- The Washington Times - Friday, October 11, 2019

Jeremy Hammond, a computer hacker recently found in contempt for defying federal grand jury proceedings related to WikiLeaks, vowed Friday to refuse to cooperate with authorities.

Hammond, 34, issued a statement a day after being found in contempt for refusing to answer questions in front of a federal grand jury empaneled in Alexandria, Virginia, the hub of the government’s longstanding criminal investigation into the WikiLeaks website.

His supporters assert the grand jury is the same that WikiLeaks source Chelsea Manning refused to testify in front of and remains jailed as a result.

Currently serving a decade-long prison sentence, Hammond said that he was threatened with additional jail time if he remains uncooperative.

“Their draconian intimidation tactics could never coerce me into betraying my comrades or my principles. In the spirit of resistance and with great contempt for their system, I am choosing silence over freedom,” Hammond said in a statement.

“I am opposed to all grand juries, but I am opposed to this one in particular because it is part of the government’s ongoing war on free speech, journalists and whistleblowers,” Hammond continued. “As an anarchist, I am not part of their social contract, and do not recognize the legitimacy of their laws and courts.”
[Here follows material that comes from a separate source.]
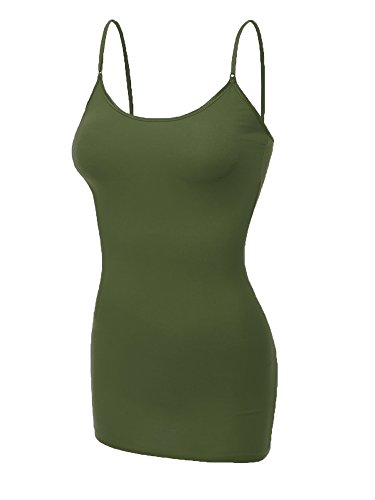 Emmalise Clothing Women's Basic Casual Plain Long Camisole Cami Top Tank, Olive, Small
A spokesperson for the U.S. Attorney’s Office in Alexandria confirmed Hammond was found in contempt but declined to comment further.

Hammond was arrested in 2012 and charged in connection with several computer crimes conducted by the hacktivist group Anonymous and an offshoot, AntiSec, including hacking Strategic Forecasting, also known as Stratfor, a Texas-based private intelligence firm. He pleaded guilty to a single count of conspiracy in 2013 and was nearing the end of his prison sentence when he was recently moved to Alexandria and asked to appear.

Data stolen in the Stratfor hack was later provided to WikiLeaks and released online.

Manning, 31, served nearly seven years in prison for supplying WikiLeaks with a separate cache of classified material for publication, including hundreds of thousands of State Department cables and sensitive military documents. She was summoned to testify in front of a grand jury in Alexandria earlier this year, but she similarly refused to answer questions, was found in contempt and jailed accordingly.

Federal prosecutors in Alexandria have since unsealed criminal charges against WikiLeaks publisher Julian Assange related to his solicitation and publication of documents provided by Manning. He has not been charged in connection with the Stratfor hack.

It was not immediate clear what sanctions Hammond may face for refusing to cooperate with grand jury proceedings. Manning is currently being fined $1,000 for not complying with a similar court order, translating to a combined total of upwards of $102,000 as of earlier this week, according to her supporters.

Assange, a 48-year-old Australian, is currently jailed in London fighting a U.S. extradition request. A British judge ordered him to remain held Friday pending extradition proceedings currently slated to start Feb. 25.